BEGIN

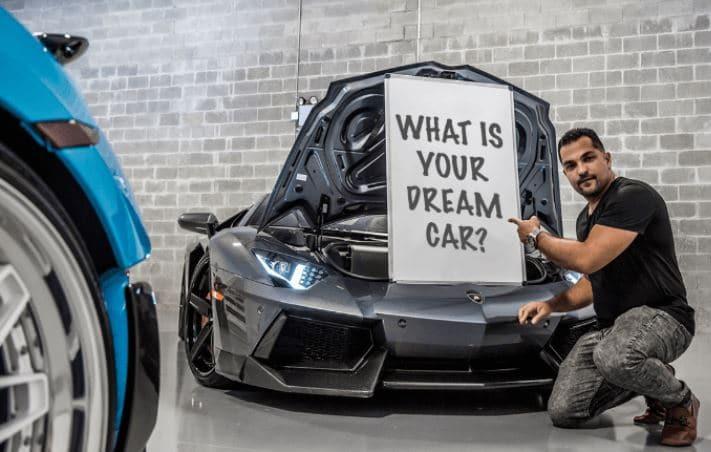 exotic car hacks review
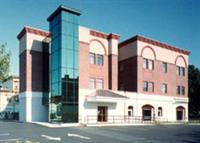Waltham Center Branch, 6 Lexington Street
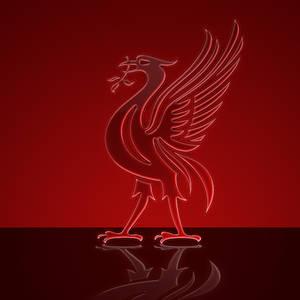 Penticton Liverpools FC
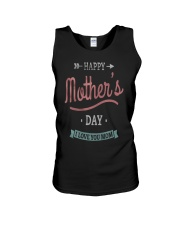 Happy-Mothers-Day-3-Mother-Day Unisex Tank thumbnail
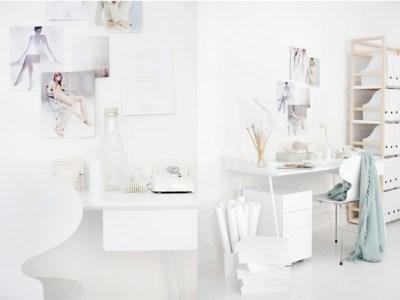 białe-biuro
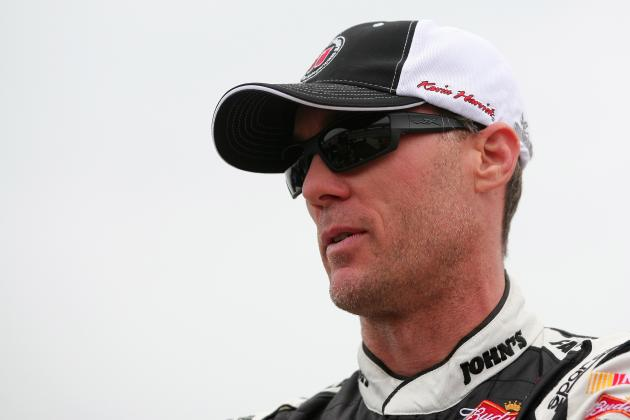 Blown Engine Cuts Kevin Harvick's Day Short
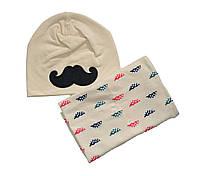 Комплект шапка і снуд дитячий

END

WORK ITEM —
The records above should be written out in full and unchanged, except that pictures are dropped.

SOLVED EXERCISE —
 exotic car hacks review
Waltham Center Branch, 6 Lexington Street
 Penticton Liverpools FC
 Happy-Mothers-Day-3-Mother-Day Unisex Tank thumbnail
 białe-biuro
 Blown Engine Cuts Kevin Harvick's Day Short
 Комплект шапка і снуд дитячий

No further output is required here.